Viersen : Polizei vereitelt Taschendiebstähle

Einen guten Riecher haben Beamte der Polizeiwache Viersen bewiesen, die am Mittwoch in Zivil auf der Viersener Fußgängerzone unterwegs waren, um Taschendiebstähle zu bekämpfen.

Gegen 11.40 Uhr fielen den Beamten drei verdächtige Personen auf, die Rosen verkauften. Die Personen sprachen bevorzugt ältere und gebrechliche Menschen an, hielten ihnen einen Bettelzettel vor und versuchten damit, ihre Rosen gegen Bargeld einzutauschen.

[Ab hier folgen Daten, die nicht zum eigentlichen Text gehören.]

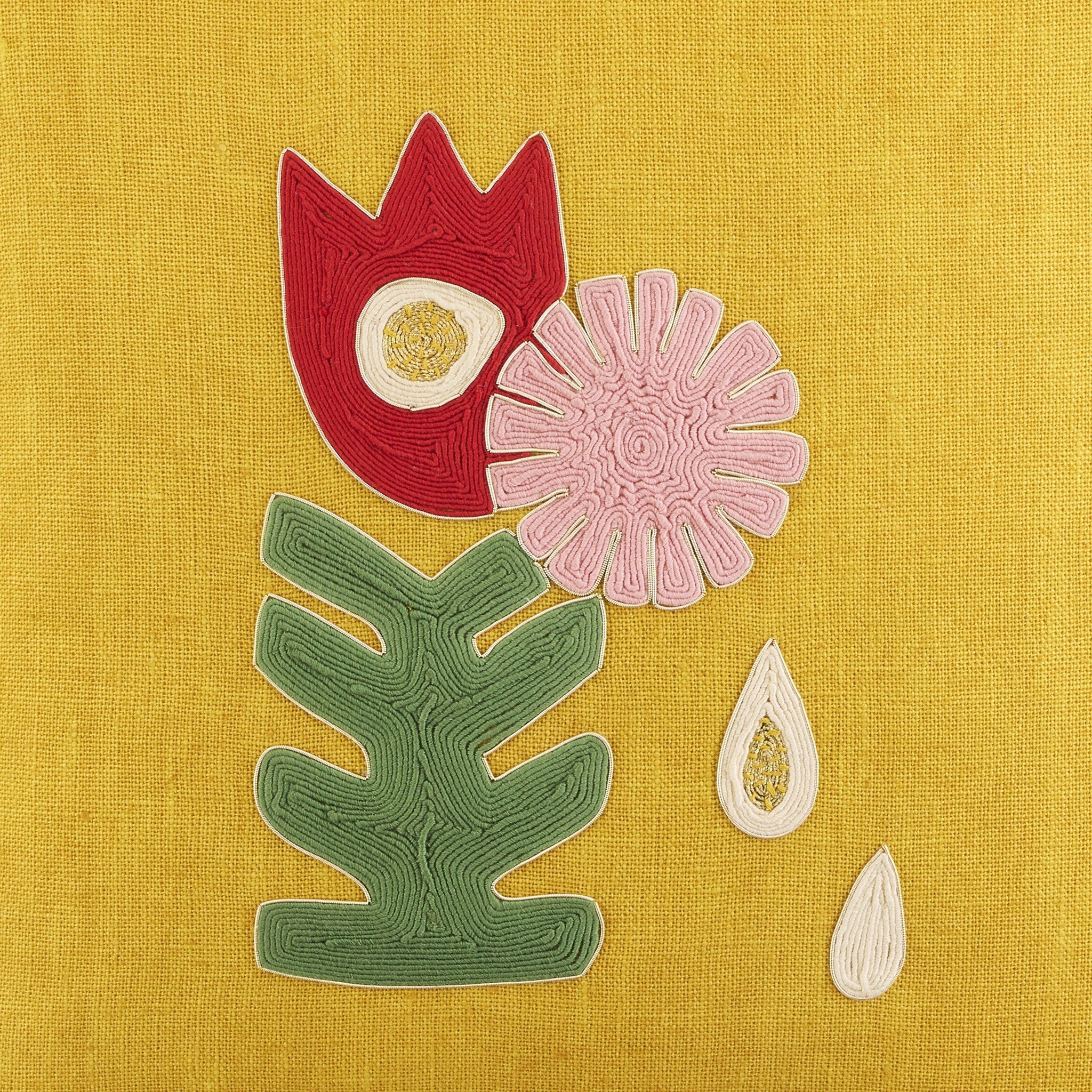 Playa Kissen Tulip Yellow in 40 x 40 cm Format von Jonathan Adler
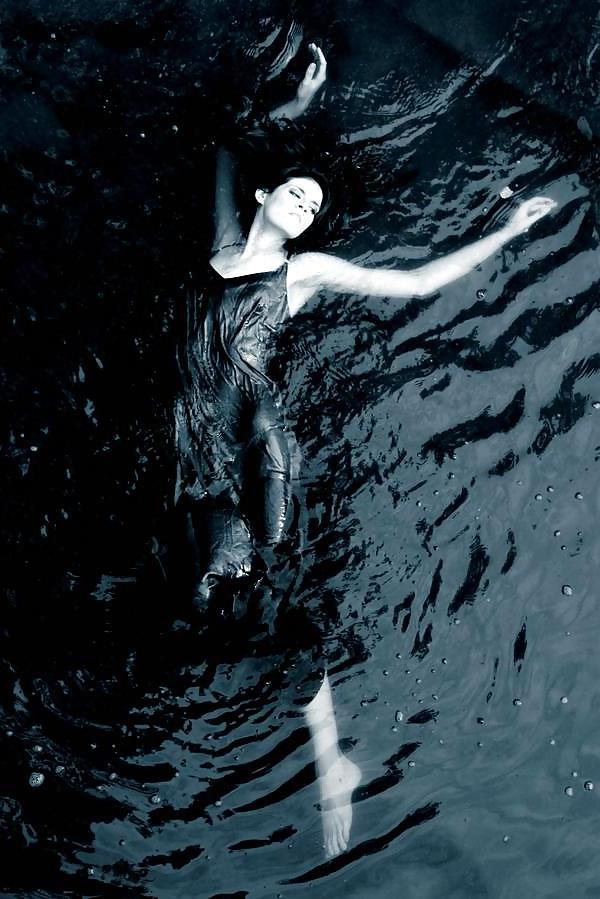 25P Art - Water 
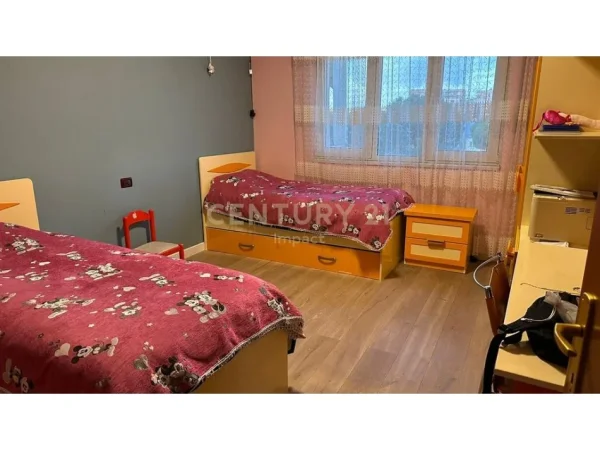 Tirane, jepet me qera apartament 2+1 Kati 3, 130 m² 800 € (vizion plus)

Den Beamten fiel zudem auf, dass sie die älteren Passanten bedrängten und augenscheinlich sehr genau schauten, wie sie an die Geldbörsen der Angesprochenen gelangen könnten.

Die Beamten der Viersener Wache schritten ein und stellten die drei Verdächtigen zur Rede. Zwecks Personalienfeststellung und weiterer Überprüfung nahmen sie die drei Personen mit zur Polizeiwache Viersen.

Hier stellte sich heraus, dass es sich bei den Verdächtigen um drei einschlägig wegen Taschendiebstählen in Erscheinung getretene rumänische Mitbürger handelte. Die beiden jüngeren, ein 16-jähriger und eine 13-jährige, wohnen in Duisburg, ihre 32-jährige Begleiterin hat ihren Wohnsitz in Rumänien.

Die Beamten fanden bei der Durchsuchung der Verdächtigen kein Diebesgut. Vermutlich waren sie so rechtzeitig eingeschritten, dass sie Straftaten verhindert hatten.

Dafür, dass sie mit ihrem Verdacht richtig lagen, sprach, dass die Frauen verschiedene selber eingenähte Innentaschen in ihrer Kleidung hatten, die offenbar zur Aufnahme von gestohlenen Geldbörsen dienen sollten.

Zudem führten die Personen Wechselkleidung mit, die sie bei einer polizeilichen Fahndung schnell in die Lage versetzt hätte, die Kleidung zu wechseln und zu fliehen.

Die drei Verdächtigen wurden nach eindringlicher polizeilicher Belehrung entlassen und erhielten einen Platzverweis für die Viersener Fußgängerzone.